# [PROBLEM TO SOLVE]
The data is to be repeated exactly, with the images removed.

═════ MATERIAL PROVIDED

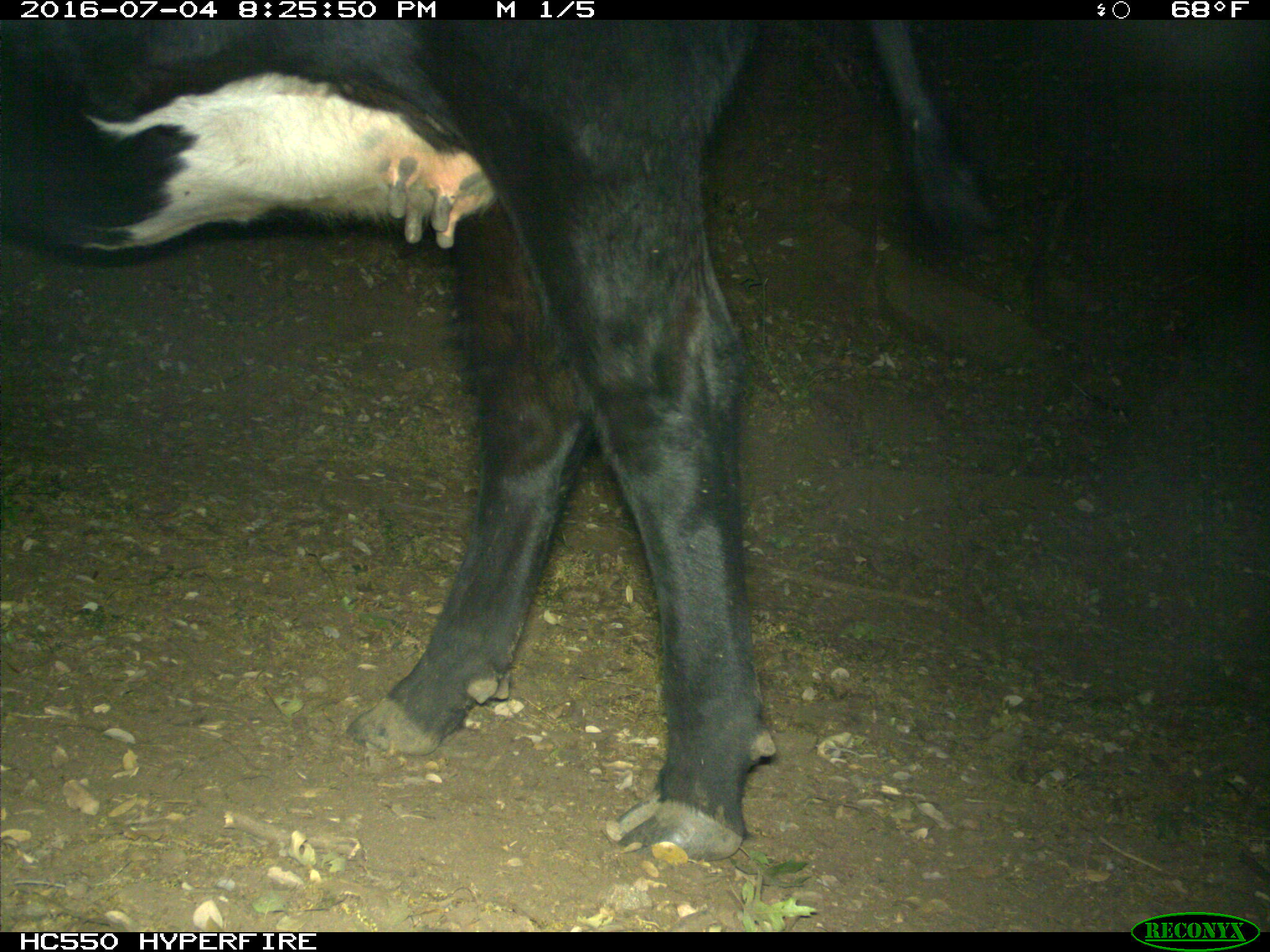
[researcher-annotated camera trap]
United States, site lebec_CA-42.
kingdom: Animalia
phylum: Chordata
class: Mammalia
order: Artiodactyla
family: Bovidae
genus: Bos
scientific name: Bos taurus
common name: domestic cow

══════════

# [REPLY TO THE TASK]
[researcher-annotated camera trap]
United States, site lebec_CA-42.
kingdom: Animalia
phylum: Chordata
class: Mammalia
order: Artiodactyla
family: Bovidae
genus: Bos
scientific name: Bos taurus
common name: domestic cow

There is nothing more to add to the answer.